- **What is being asked**: Reproduce the data verbatim, beginning with the line that contains "By what distance", including that line, and continuing through the last line of the data.

---------- Records

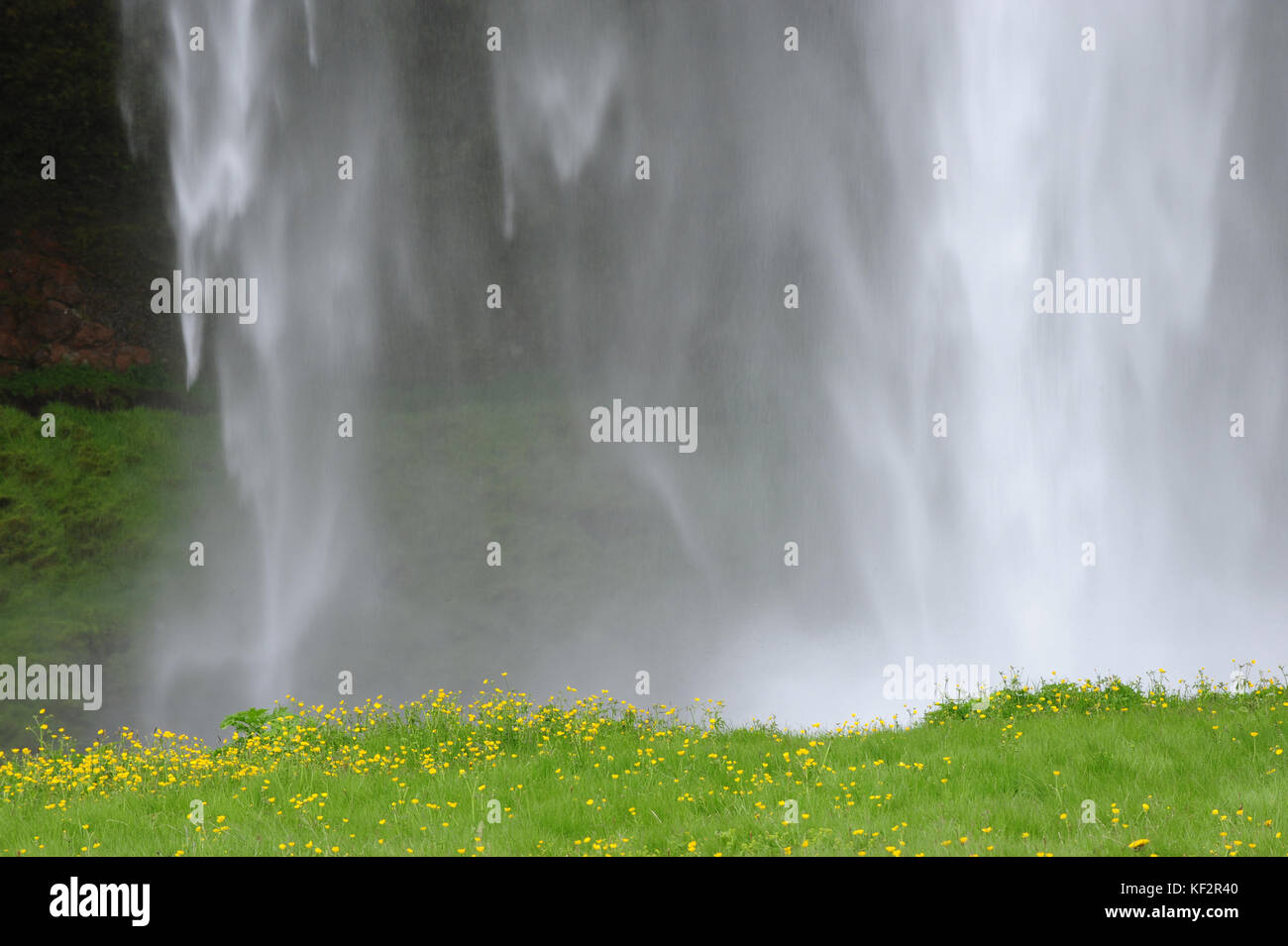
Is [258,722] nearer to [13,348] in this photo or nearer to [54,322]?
[13,348]

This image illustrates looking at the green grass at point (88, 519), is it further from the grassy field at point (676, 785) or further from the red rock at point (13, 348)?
the grassy field at point (676, 785)

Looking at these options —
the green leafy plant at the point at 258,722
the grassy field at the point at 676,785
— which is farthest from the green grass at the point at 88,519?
the grassy field at the point at 676,785

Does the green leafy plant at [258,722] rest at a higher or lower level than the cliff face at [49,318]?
lower

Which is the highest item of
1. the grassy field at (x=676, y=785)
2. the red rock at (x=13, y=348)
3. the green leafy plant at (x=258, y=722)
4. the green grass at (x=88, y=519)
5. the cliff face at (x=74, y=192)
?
the cliff face at (x=74, y=192)

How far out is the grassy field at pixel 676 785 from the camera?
628cm

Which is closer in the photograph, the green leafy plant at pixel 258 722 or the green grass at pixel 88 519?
the green leafy plant at pixel 258 722

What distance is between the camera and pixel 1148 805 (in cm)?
662

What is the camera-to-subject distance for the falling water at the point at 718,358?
62.3ft

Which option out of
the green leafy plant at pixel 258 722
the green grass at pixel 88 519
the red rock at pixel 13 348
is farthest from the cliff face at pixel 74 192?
the green leafy plant at pixel 258 722

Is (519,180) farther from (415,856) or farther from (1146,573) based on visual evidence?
(415,856)

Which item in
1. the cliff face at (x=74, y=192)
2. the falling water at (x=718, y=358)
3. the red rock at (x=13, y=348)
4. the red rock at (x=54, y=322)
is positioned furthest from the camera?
the cliff face at (x=74, y=192)

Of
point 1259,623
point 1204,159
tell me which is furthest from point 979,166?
point 1259,623

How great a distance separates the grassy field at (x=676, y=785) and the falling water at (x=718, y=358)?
683 centimetres

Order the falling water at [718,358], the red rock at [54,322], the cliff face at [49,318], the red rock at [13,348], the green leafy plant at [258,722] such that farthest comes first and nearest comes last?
the red rock at [54,322]
the cliff face at [49,318]
the red rock at [13,348]
the falling water at [718,358]
the green leafy plant at [258,722]
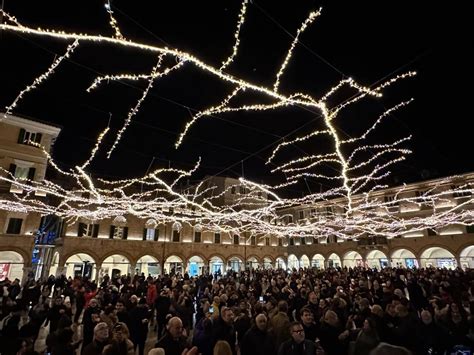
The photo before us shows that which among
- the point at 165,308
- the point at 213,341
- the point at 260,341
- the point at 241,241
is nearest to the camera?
the point at 260,341

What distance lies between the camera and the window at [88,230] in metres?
19.6

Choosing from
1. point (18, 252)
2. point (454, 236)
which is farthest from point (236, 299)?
point (454, 236)

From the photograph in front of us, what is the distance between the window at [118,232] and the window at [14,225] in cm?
650

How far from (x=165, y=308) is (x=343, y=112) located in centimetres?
786

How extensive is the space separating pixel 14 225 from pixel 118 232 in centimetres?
721

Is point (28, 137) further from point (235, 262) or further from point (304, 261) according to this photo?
point (304, 261)

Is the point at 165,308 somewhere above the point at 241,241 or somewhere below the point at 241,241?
below

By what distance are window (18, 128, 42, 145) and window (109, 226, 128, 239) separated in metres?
8.10

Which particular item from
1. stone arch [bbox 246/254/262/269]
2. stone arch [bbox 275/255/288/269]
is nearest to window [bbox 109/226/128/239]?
stone arch [bbox 246/254/262/269]

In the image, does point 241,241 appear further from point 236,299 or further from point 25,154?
point 236,299

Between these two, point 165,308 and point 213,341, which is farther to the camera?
point 165,308

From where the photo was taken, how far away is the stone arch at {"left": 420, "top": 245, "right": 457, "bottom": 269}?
2031cm

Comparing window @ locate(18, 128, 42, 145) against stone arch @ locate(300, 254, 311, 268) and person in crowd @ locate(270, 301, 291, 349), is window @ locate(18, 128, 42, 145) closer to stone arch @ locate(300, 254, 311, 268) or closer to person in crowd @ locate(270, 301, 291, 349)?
person in crowd @ locate(270, 301, 291, 349)

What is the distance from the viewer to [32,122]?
54.3 ft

--------------------

- **Answer to the task**:
By what distance are window (18, 128, 42, 145) and window (109, 226, 128, 239) separated in metres?
8.10

Which particular item from
1. stone arch [bbox 246/254/262/269]
2. stone arch [bbox 275/255/288/269]
is nearest to window [bbox 109/226/128/239]?
stone arch [bbox 246/254/262/269]

In the image, does point 241,241 appear further from point 236,299 or further from point 25,154?
point 236,299

Between these two, point 165,308 and point 213,341, which is farther to the camera?
point 165,308

From where the photo was taken, how far away is the stone arch at {"left": 420, "top": 245, "right": 457, "bottom": 269}?
2031cm

Comparing window @ locate(18, 128, 42, 145) against stone arch @ locate(300, 254, 311, 268) and person in crowd @ locate(270, 301, 291, 349), is window @ locate(18, 128, 42, 145) closer to stone arch @ locate(300, 254, 311, 268) or closer to person in crowd @ locate(270, 301, 291, 349)?
person in crowd @ locate(270, 301, 291, 349)

What is the distance from the viewer to [32,122]?
54.3 ft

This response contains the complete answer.